## TASK INSTRUCTIONS
Copy out every one of the records below word for word, keeping each line in its original order and form.

## RECORDS FOR THIS TASK

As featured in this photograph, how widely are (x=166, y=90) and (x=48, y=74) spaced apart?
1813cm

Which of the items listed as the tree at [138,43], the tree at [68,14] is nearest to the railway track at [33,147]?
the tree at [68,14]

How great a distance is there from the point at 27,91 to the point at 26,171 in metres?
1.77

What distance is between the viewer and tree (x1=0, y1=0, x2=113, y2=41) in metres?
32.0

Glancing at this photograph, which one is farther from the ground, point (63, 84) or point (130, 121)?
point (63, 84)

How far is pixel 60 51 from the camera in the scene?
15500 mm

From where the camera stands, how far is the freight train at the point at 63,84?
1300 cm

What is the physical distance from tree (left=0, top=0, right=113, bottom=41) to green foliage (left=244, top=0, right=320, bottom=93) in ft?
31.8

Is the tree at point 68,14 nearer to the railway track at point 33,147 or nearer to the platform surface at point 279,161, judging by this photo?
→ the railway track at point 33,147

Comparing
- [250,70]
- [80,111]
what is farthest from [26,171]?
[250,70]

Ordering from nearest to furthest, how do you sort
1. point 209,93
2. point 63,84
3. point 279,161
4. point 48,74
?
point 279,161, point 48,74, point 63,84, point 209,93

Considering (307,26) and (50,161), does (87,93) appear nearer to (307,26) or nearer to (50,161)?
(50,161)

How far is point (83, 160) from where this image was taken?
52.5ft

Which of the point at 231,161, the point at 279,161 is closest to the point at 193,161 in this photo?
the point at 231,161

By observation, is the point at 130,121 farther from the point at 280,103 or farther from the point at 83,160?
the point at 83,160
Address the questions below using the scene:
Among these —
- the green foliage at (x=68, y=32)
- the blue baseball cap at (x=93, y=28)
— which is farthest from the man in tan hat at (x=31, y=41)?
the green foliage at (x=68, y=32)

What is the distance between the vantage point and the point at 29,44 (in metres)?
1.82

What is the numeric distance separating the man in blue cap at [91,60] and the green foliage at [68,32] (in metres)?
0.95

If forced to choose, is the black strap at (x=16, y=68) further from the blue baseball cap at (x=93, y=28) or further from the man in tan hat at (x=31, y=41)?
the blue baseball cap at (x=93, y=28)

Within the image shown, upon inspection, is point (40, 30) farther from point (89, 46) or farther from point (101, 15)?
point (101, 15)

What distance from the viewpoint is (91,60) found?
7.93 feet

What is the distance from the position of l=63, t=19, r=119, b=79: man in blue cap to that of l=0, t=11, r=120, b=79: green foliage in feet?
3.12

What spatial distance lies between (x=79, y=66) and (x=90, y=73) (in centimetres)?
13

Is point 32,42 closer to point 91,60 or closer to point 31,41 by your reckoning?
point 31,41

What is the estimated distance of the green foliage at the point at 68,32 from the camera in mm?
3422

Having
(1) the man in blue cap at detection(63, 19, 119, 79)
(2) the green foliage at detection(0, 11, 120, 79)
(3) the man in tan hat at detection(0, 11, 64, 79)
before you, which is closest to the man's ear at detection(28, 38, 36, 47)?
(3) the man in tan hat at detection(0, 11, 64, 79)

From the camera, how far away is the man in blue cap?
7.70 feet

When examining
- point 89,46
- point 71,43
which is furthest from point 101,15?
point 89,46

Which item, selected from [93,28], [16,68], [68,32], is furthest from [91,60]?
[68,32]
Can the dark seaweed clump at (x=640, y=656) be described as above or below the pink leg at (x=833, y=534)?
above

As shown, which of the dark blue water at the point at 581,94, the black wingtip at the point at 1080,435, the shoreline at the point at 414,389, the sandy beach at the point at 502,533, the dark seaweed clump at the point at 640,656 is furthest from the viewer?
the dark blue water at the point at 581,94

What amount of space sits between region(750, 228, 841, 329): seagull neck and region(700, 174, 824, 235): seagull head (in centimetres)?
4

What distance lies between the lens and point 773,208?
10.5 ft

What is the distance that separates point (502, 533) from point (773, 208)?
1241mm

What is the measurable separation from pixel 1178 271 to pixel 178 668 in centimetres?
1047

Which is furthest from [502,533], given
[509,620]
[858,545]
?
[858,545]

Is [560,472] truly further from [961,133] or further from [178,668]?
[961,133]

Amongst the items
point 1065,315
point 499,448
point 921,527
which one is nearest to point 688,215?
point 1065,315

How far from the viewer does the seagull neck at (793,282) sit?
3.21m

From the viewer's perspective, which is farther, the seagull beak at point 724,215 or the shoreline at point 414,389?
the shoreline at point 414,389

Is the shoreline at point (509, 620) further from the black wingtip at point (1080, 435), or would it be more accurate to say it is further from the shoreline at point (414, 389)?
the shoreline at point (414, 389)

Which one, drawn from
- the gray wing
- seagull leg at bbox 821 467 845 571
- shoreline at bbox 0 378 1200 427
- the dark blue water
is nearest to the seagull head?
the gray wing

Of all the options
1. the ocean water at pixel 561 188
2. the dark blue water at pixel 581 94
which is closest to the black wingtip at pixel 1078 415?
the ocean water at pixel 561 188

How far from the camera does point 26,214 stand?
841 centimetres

## TASK ANSWER
As featured in this photograph, how widely are (x=166, y=90) and (x=48, y=74) spaced apart?
1813cm

Which of the items listed as the tree at [138,43], the tree at [68,14] is nearest to the railway track at [33,147]?
the tree at [68,14]

How great a distance is there from the point at 27,91 to the point at 26,171 in metres?
1.77

What distance is between the viewer and tree (x1=0, y1=0, x2=113, y2=41) in metres?
32.0

Glancing at this photograph, which one is farther from the ground, point (63, 84) or point (130, 121)?
point (63, 84)

How far is pixel 60 51 from the camera in the scene?
15500 mm

From where the camera stands, how far is the freight train at the point at 63,84?
1300 cm

What is the physical distance from tree (left=0, top=0, right=113, bottom=41) to green foliage (left=244, top=0, right=320, bottom=93) in ft?
31.8

Is the tree at point 68,14 nearer to the railway track at point 33,147 or nearer to the platform surface at point 279,161, judging by this photo?
→ the railway track at point 33,147

Comparing
- [250,70]
- [80,111]
what is farthest from [26,171]?
[250,70]

Ordering from nearest to furthest, how do you sort
1. point 209,93
2. point 63,84
3. point 279,161
4. point 48,74
?
point 279,161, point 48,74, point 63,84, point 209,93

Considering (307,26) and (50,161), does (87,93) appear nearer to (307,26) or nearer to (50,161)?
(50,161)

How far is point (83, 160) from where this image was taken?
52.5ft

Which of the point at 231,161, the point at 279,161 is closest to the point at 193,161 in this photo?
the point at 231,161

By observation, is the point at 130,121 farther from the point at 280,103 or farther from the point at 83,160?
the point at 83,160
Address the questions below using the scene:
Among these —
- the green foliage at (x=68, y=32)
- the blue baseball cap at (x=93, y=28)
— which is farthest from the man in tan hat at (x=31, y=41)?
the green foliage at (x=68, y=32)

What is the distance between the vantage point and the point at 29,44 (in metres)?
1.82

What is the numeric distance separating the man in blue cap at [91,60] and the green foliage at [68,32] (in metres)?
0.95

If forced to choose, is the black strap at (x=16, y=68) further from the blue baseball cap at (x=93, y=28) or further from the man in tan hat at (x=31, y=41)?
the blue baseball cap at (x=93, y=28)

Within the image shown, upon inspection, is point (40, 30) farther from point (89, 46) or farther from point (101, 15)?
point (101, 15)

What distance from the viewpoint is (91,60) found?
7.93 feet

What is the distance from the position of l=63, t=19, r=119, b=79: man in blue cap to that of l=0, t=11, r=120, b=79: green foliage in feet?
3.12

What spatial distance lies between (x=79, y=66) and (x=90, y=73) (in centimetres)?
13

Is point 32,42 closer to point 91,60 or closer to point 31,41 by your reckoning?
point 31,41

What is the estimated distance of the green foliage at the point at 68,32 from the camera in mm?
3422

Having
(1) the man in blue cap at detection(63, 19, 119, 79)
(2) the green foliage at detection(0, 11, 120, 79)
(3) the man in tan hat at detection(0, 11, 64, 79)
before you, which is closest to the man's ear at detection(28, 38, 36, 47)?
(3) the man in tan hat at detection(0, 11, 64, 79)

From the camera, how far away is the man in blue cap?
7.70 feet

When examining
- point 89,46
- point 71,43
which is furthest from point 101,15?
point 89,46

Which item, selected from [93,28], [16,68], [68,32], is furthest from [91,60]?
[68,32]
Can the dark seaweed clump at (x=640, y=656) be described as above or below the pink leg at (x=833, y=534)?
above

As shown, which of the dark blue water at the point at 581,94, the black wingtip at the point at 1080,435, the shoreline at the point at 414,389, the sandy beach at the point at 502,533, the dark seaweed clump at the point at 640,656 is furthest from the viewer?
the dark blue water at the point at 581,94

What amount of space sits between region(750, 228, 841, 329): seagull neck and region(700, 174, 824, 235): seagull head (in centimetres)?
4

What distance lies between the lens and point 773,208?
10.5 ft

What is the distance that separates point (502, 533) from point (773, 208)?
1241mm

What is the measurable separation from pixel 1178 271 to pixel 178 668 in centimetres?
1047

Which is furthest from [502,533], given
[509,620]
[858,545]
?
[858,545]

Is [560,472] truly further from [961,133] or further from [178,668]?
[961,133]

Amongst the items
point 1065,315
point 499,448
point 921,527
which one is nearest to point 688,215?
point 1065,315

How far from the viewer does the seagull neck at (793,282) sit?
3.21m

From the viewer's perspective, which is farther, the seagull beak at point 724,215 or the shoreline at point 414,389?
the shoreline at point 414,389

Is the shoreline at point (509, 620) further from the black wingtip at point (1080, 435), or would it be more accurate to say it is further from the shoreline at point (414, 389)?
the shoreline at point (414, 389)

Which one, drawn from
- the gray wing
- seagull leg at bbox 821 467 845 571
- shoreline at bbox 0 378 1200 427
- the dark blue water
is nearest to the seagull head?
the gray wing

Of all the options
1. the ocean water at pixel 561 188
2. the dark blue water at pixel 581 94
which is closest to the black wingtip at pixel 1078 415?
the ocean water at pixel 561 188

How far from the camera does point 26,214 stand?
841 centimetres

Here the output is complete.